§ TASK GOAL: Your task is to repeat exactly the lines from the one with "Pendulette d'alcove début" through the end of the records, both included; please leave the pictures out.

Data extracted from a collection:
::::::::

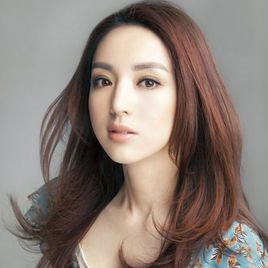 董璇照片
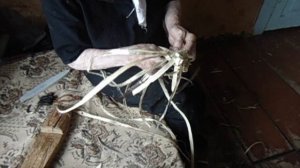 Технология изготовления лыковых лаптей. Часть 5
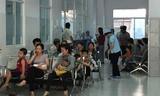 Tại bệnh viện Nhi đồng 2, số lượng trẻ nhập viện rất đông.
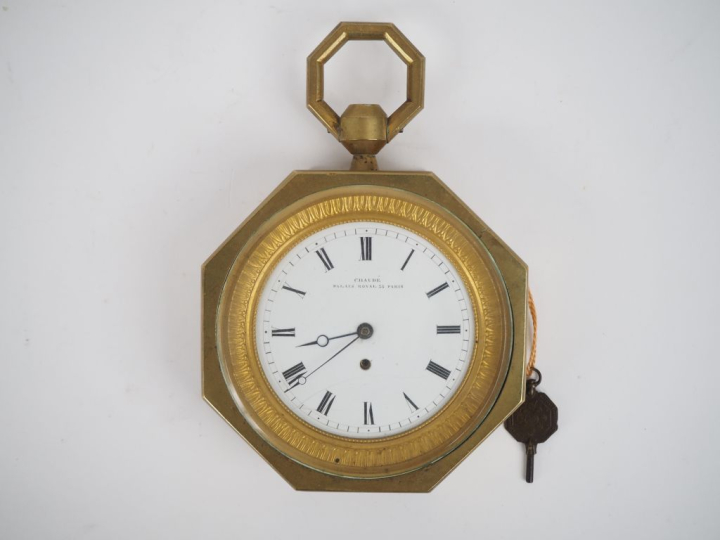 Pendulette d'alcove début XIXème en bronze et laiton. Cadran émaillé à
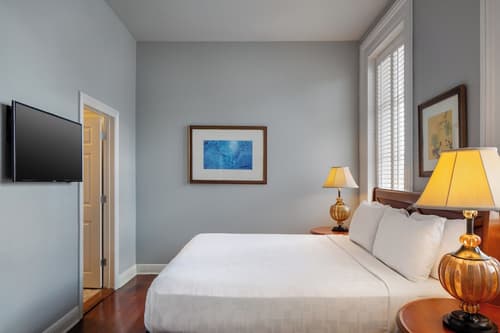 New Orleans Courtyard Hotel and Suites by the French Quarter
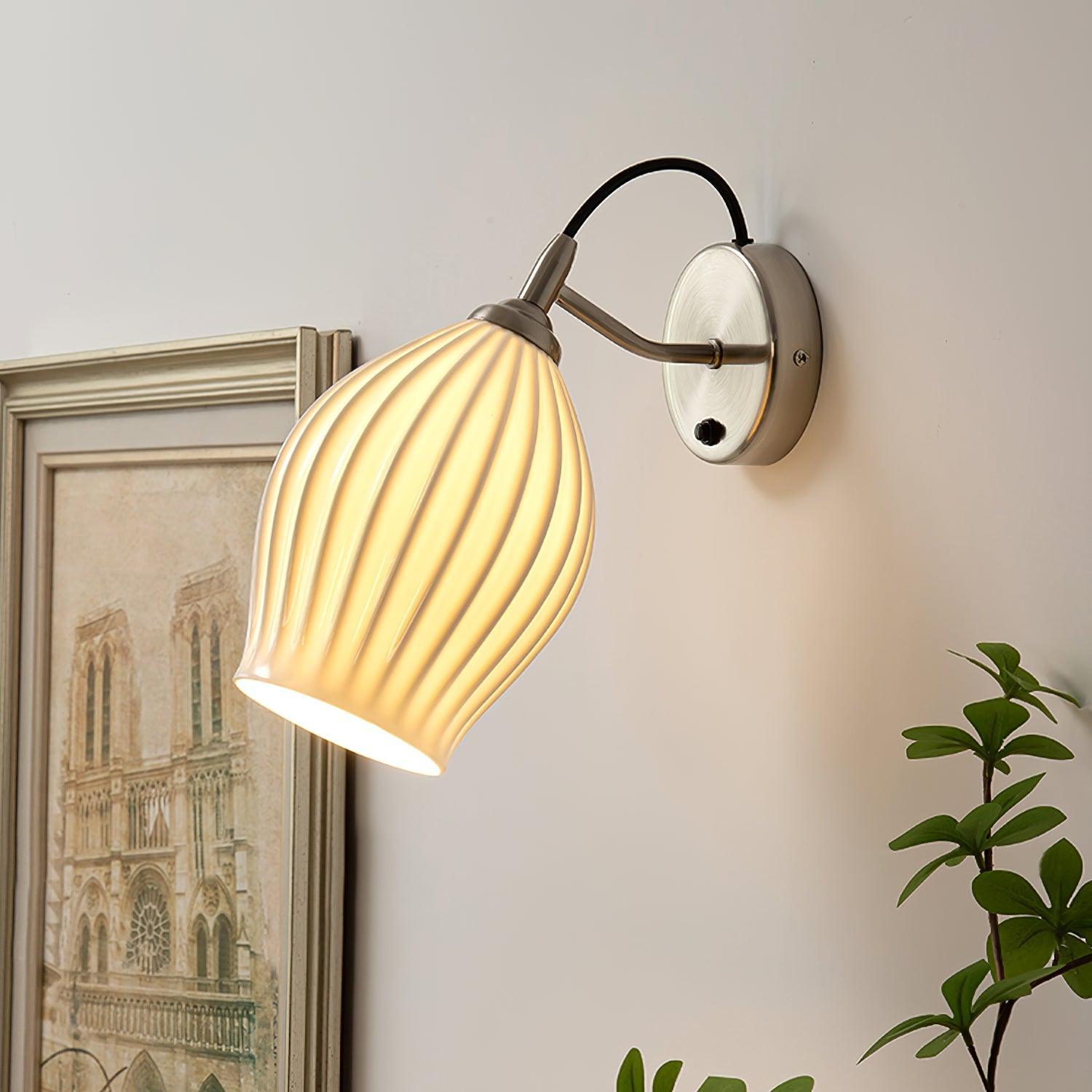 Ceramic Ribbed Wall Light 5.3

::::::::

§ EXPECTED ANSWER:
 Pendulette d'alcove début XIXème en bronze et laiton. Cadran émaillé à
 New Orleans Courtyard Hotel and Suites by the French Quarter
 Ceramic Ribbed Wall Light 5.3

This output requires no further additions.